**Input data:**
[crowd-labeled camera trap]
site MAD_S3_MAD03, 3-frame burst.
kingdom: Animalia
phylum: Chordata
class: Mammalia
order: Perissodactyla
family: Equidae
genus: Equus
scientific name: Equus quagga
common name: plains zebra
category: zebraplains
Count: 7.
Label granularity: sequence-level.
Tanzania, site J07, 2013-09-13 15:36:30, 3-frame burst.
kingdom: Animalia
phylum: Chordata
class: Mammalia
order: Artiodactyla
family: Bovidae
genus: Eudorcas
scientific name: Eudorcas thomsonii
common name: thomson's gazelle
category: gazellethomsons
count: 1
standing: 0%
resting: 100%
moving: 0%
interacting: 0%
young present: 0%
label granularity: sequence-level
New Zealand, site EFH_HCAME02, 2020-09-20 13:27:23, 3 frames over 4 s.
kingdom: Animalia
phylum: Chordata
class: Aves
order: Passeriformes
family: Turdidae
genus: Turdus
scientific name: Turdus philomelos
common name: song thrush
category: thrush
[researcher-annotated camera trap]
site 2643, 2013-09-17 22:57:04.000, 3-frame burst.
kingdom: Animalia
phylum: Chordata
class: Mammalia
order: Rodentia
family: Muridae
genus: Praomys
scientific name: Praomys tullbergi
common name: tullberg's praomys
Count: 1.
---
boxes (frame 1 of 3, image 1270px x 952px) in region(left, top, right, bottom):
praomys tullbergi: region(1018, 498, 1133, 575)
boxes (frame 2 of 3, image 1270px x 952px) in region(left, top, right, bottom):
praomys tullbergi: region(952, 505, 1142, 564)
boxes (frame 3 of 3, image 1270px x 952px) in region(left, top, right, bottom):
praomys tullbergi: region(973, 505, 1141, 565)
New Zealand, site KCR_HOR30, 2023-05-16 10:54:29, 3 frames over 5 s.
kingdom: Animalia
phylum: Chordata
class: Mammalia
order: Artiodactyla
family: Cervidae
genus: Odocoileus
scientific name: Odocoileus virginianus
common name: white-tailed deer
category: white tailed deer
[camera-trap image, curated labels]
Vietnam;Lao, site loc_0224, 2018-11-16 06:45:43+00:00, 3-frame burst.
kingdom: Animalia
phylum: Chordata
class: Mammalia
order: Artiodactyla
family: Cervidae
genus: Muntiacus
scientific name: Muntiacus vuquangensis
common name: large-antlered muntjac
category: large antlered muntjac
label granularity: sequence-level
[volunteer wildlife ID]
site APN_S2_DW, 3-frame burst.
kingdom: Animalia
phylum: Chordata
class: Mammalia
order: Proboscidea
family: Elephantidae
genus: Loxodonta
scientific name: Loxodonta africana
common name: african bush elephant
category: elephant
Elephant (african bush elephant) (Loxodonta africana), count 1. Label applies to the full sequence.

**Goal of the exercise:**
Copy out each record above exactly, leaving nothing out.

**Answer to this task:**
[crowd-labeled camera trap]
site MAD_S3_MAD03, 3-frame burst.
kingdom: Animalia
phylum: Chordata
class: Mammalia
order: Perissodactyla
family: Equidae
genus: Equus
scientific name: Equus quagga
common name: plains zebra
category: zebraplains
Count: 7.
Label granularity: sequence-level.
Tanzania, site J07, 2013-09-13 15:36:30, 3-frame burst.
kingdom: Animalia
phylum: Chordata
class: Mammalia
order: Artiodactyla
family: Bovidae
genus: Eudorcas
scientific name: Eudorcas thomsonii
common name: thomson's gazelle
category: gazellethomsons
count: 1
standing: 0%
resting: 100%
moving: 0%
interacting: 0%
young present: 0%
label granularity: sequence-level
New Zealand, site EFH_HCAME02, 2020-09-20 13:27:23, 3 frames over 4 s.
kingdom: Animalia
phylum: Chordata
class: Aves
order: Passeriformes
family: Turdidae
genus: Turdus
scientific name: Turdus philomelos
common name: song thrush
category: thrush
[researcher-annotated camera trap]
site 2643, 2013-09-17 22:57:04.000, 3-frame burst.
kingdom: Animalia
phylum: Chordata
class: Mammalia
order: Rodentia
family: Muridae
genus: Praomys
scientific name: Praomys tullbergi
common name: tullberg's praomys
Count: 1.
---
boxes (frame 1 of 3, image 1270px x 952px) in region(left, top, right, bottom):
praomys tullbergi: region(1018, 498, 1133, 575)
boxes (frame 2 of 3, image 1270px x 952px) in region(left, top, right, bottom):
praomys tullbergi: region(952, 505, 1142, 564)
boxes (frame 3 of 3, image 1270px x 952px) in region(left, top, right, bottom):
praomys tullbergi: region(973, 505, 1141, 565)
New Zealand, site KCR_HOR30, 2023-05-16 10:54:29, 3 frames over 5 s.
kingdom: Animalia
phylum: Chordata
class: Mammalia
order: Artiodactyla
family: Cervidae
genus: Odocoileus
scientific name: Odocoileus virginianus
common name: white-tailed deer
category: white tailed deer
[camera-trap image, curated labels]
Vietnam;Lao, site loc_0224, 2018-11-16 06:45:43+00:00, 3-frame burst.
kingdom: Animalia
phylum: Chordata
class: Mammalia
order: Artiodactyla
family: Cervidae
genus: Muntiacus
scientific name: Muntiacus vuquangensis
common name: large-antlered muntjac
category: large antlered muntjac
label granularity: sequence-level
[volunteer wildlife ID]
site APN_S2_DW, 3-frame burst.
kingdom: Animalia
phylum: Chordata
class: Mammalia
order: Proboscidea
family: Elephantidae
genus: Loxodonta
scientific name: Loxodonta africana
common name: african bush elephant
category: elephant
Elephant (african bush elephant) (Loxodonta africana), count 1. Label applies to the full sequence.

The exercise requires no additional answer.